* **TO DO**
Return, word for word, the entries from the line with "In this particular" to the line with "4.21 meters", including both of those lines. Give only those lines.

— BEGIN INFORMATION SUPPLIED —

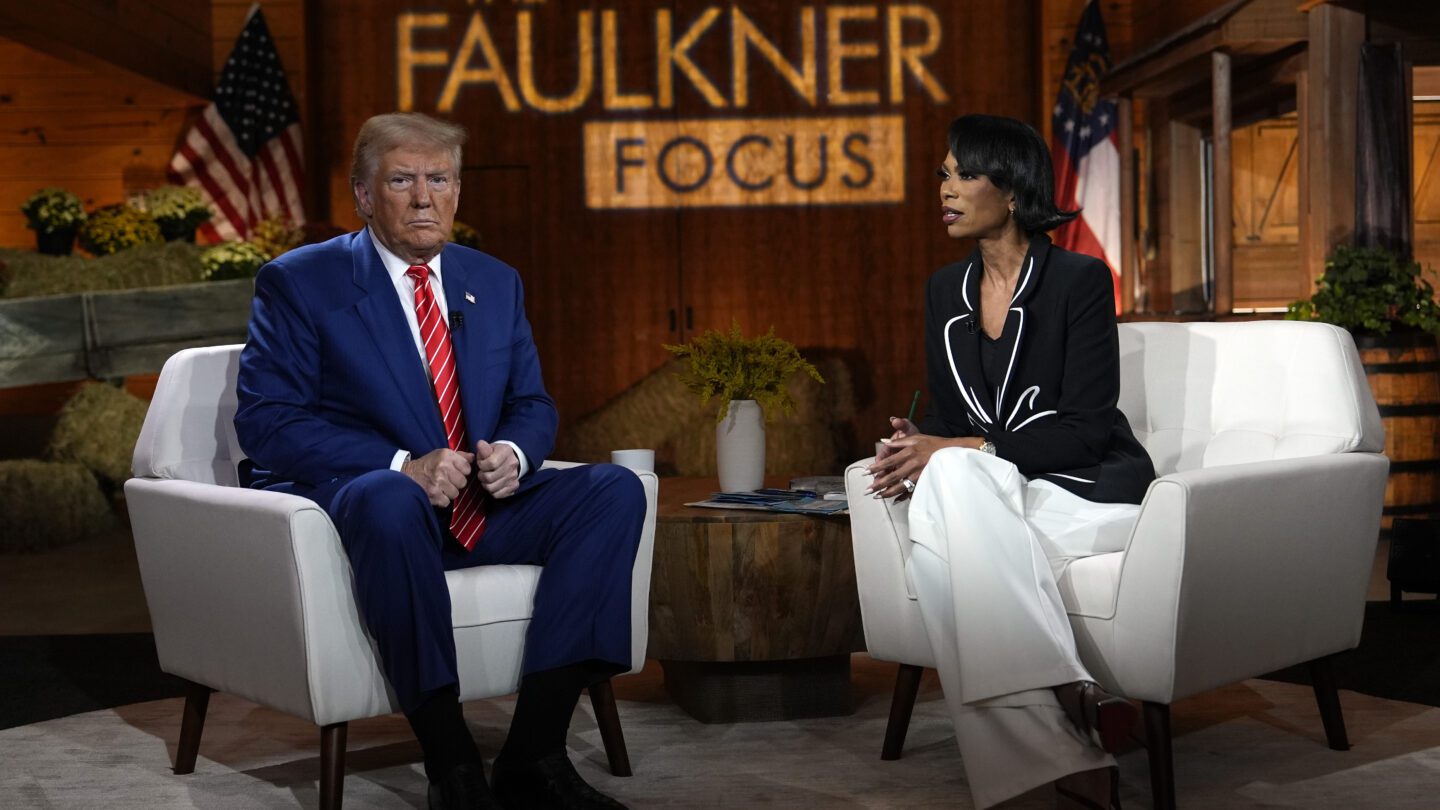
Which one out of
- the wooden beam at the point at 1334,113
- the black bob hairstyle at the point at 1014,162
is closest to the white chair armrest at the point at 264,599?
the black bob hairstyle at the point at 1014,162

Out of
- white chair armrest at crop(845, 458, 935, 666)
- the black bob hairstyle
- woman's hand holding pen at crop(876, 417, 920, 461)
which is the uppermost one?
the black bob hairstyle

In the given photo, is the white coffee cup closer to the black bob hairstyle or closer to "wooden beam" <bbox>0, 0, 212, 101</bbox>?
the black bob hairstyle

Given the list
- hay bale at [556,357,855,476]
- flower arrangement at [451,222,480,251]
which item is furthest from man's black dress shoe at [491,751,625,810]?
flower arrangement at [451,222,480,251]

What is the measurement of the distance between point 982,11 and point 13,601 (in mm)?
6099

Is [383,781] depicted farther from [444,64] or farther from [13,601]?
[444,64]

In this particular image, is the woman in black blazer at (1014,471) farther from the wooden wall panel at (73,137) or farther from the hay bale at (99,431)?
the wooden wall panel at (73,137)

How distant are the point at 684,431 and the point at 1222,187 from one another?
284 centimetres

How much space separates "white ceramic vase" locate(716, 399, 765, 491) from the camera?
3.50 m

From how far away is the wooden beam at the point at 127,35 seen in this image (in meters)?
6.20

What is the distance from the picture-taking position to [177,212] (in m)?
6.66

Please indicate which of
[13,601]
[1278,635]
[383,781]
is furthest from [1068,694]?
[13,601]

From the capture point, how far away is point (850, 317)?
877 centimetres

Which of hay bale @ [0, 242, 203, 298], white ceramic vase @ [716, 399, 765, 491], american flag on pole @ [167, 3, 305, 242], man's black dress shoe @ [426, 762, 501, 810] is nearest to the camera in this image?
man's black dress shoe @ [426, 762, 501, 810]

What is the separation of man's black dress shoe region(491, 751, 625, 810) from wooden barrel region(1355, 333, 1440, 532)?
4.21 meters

— END INFORMATION SUPPLIED —
— BEGIN INFORMATION SUPPLIED —

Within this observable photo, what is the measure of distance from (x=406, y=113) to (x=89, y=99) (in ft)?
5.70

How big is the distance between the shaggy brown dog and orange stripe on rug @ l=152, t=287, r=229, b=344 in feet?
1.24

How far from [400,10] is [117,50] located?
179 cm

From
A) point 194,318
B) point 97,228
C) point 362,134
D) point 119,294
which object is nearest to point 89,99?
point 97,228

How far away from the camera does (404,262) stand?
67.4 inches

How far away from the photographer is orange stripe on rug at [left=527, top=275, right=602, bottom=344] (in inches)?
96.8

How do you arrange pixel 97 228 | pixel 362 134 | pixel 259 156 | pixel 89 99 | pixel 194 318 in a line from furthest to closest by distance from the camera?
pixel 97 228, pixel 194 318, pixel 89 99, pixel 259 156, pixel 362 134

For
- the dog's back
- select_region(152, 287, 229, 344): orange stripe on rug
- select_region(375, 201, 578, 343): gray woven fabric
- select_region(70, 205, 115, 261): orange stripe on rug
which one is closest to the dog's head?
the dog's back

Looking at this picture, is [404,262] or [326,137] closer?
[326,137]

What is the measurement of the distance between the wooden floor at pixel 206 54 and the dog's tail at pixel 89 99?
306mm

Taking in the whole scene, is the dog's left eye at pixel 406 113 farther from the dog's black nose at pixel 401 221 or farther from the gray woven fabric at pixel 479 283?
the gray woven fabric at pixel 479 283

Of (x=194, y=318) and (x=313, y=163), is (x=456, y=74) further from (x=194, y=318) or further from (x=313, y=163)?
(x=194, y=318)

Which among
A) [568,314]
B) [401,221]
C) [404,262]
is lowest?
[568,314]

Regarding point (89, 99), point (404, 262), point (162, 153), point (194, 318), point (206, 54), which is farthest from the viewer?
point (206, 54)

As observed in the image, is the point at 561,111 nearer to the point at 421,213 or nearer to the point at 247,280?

— END INFORMATION SUPPLIED —

* **SOLUTION FOR THIS TASK**
In this particular image, is the woman in black blazer at (1014,471) farther from the wooden wall panel at (73,137) or farther from the hay bale at (99,431)?
the wooden wall panel at (73,137)

How distant are the point at 684,431 and the point at 1222,187 from one another?
284 centimetres

How much space separates "white ceramic vase" locate(716, 399, 765, 491) from the camera?
3.50 m

From how far away is the wooden beam at the point at 127,35 seen in this image (in meters)?
6.20

What is the distance from the picture-taking position to [177,212] (in m)?
6.66

Please indicate which of
[13,601]
[1278,635]
[383,781]
is furthest from [1068,694]?
[13,601]

From the capture point, how far away is point (850, 317)?
877 centimetres

Which of hay bale @ [0, 242, 203, 298], white ceramic vase @ [716, 399, 765, 491], american flag on pole @ [167, 3, 305, 242], man's black dress shoe @ [426, 762, 501, 810] is nearest to the camera in this image?
man's black dress shoe @ [426, 762, 501, 810]

What is the separation of man's black dress shoe region(491, 751, 625, 810) from wooden barrel region(1355, 333, 1440, 532)?
4.21 meters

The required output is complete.